In [None]:
# 测试prompt-bert
from transformers import BertTokenizer, BertModel
import torch
import torch.nn.functional as F

# 使用 'bert-base-uncased' 模型
model_name = 'result/28/'
tokenizer = BertTokenizer.from_pretrained(model_name)
model = BertModel.from_pretrained(model_name)

# 示例句子
sentence1 = "I love machine learning and natural language processing."
# sentence2 = "I hate machine learning and natural language processing."
template = 'This sentence : "{sentence}" means [MASK].'
mask_token_id = tokenizer.mask_token_id

sentence2 = template.format(sentence=sentence1)


# 将句子转换为token ID，并添加特殊token [CLS] 和 [SEP]
inputs1 = tokenizer(sentence1, return_tensors='pt', padding=True, truncation=True)
inputs2 = tokenizer(sentence2, return_tensors='pt', padding=True, truncation=True)
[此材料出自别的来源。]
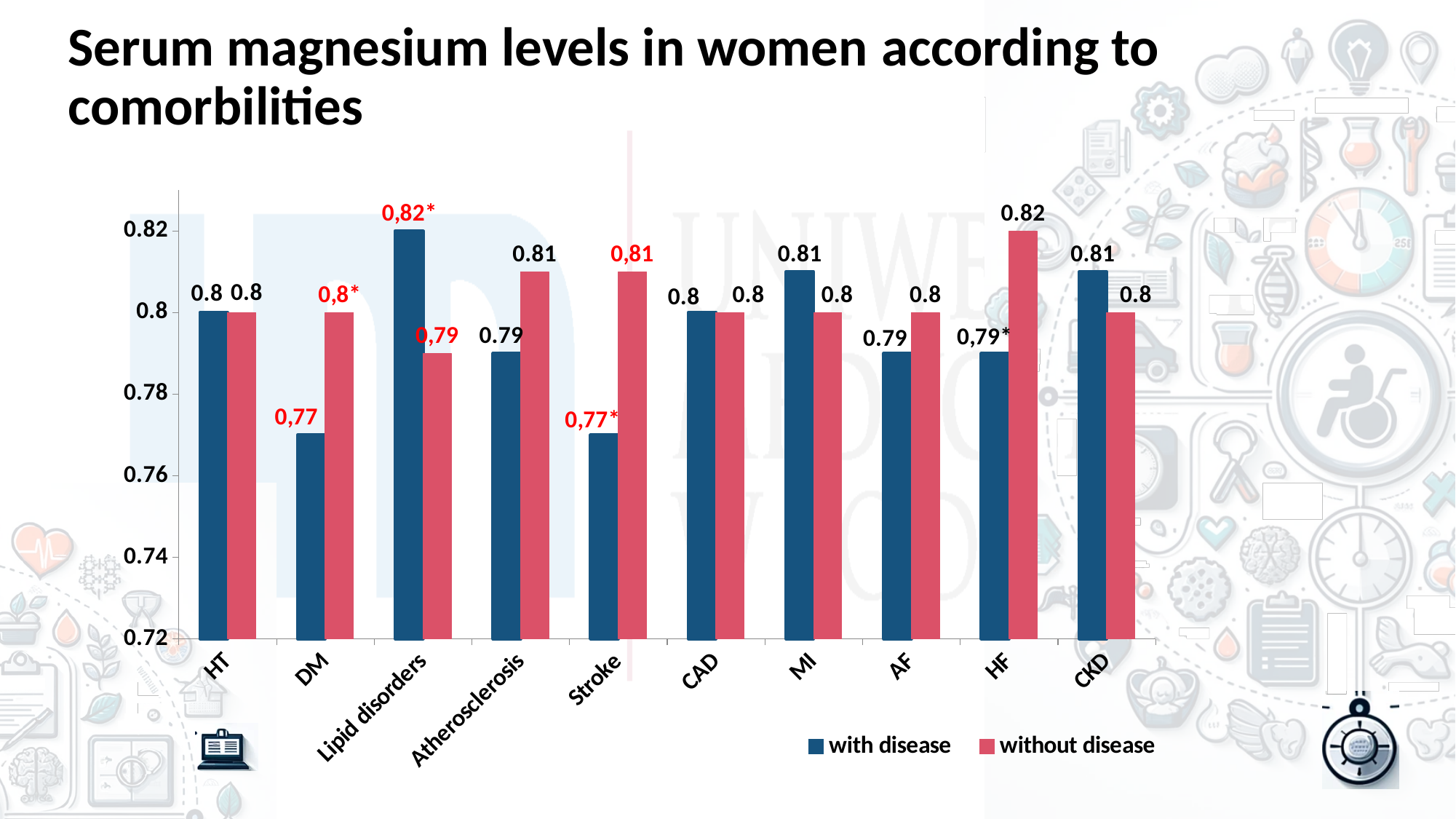
What is the value for women without disease in the HF category? 0.82 Which colour represents the 'with disease' series in the legend? dark blue What type of chart is shown on the slide? bar chart What is the value for women with disease in the CKD category? 0.81 In the HF category, what is the difference between the 'without disease' and 'with disease' values? 0.03 What is the value for women without disease in the Lipid disorders category? 0,79 Which category has the highest value for the 'with disease' series? Lipid disorders How many comorbidity categories are shown on the x axis? 10 How many series does the legend list? 2 In the MI category, which is larger: the value for women with disease or without disease? with disease Which category has the lowest value for the 'without disease' series? Lipid disorders What is the serum magnesium level for women with disease in the DM category? 0,77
# 模型不需要计算梯度，因此使用 torch.no_grad()
with torch.no_grad():
    outputs1 = model(**inputs1)
    outputs2 = model(**inputs2)

# BERT 输出的是一个包含多层的输出，这里我们只关心最后一层的隐藏状态
last_hidden_state1 = outputs1.last_hidden_state
last_hidden_state2 = outputs2.last_hidden_state

# 取 [CLS] token 对应的向量，作为整个句子的向量表示
sentence_embedding1 = last_hidden_state1[:, 0, :]  # [batch_size, hidden_size]
# sentence2_embedding = last_hidden_state2[:, 0, :]  # [batch_size, hidden_size]
sentence2_embedding = last_hidden_state2[inputs2['input_ids'] == mask_token_id]  # [batch_size, hidden_size]
# sentence2_embedding = sentence2_embedding.view(1, -1)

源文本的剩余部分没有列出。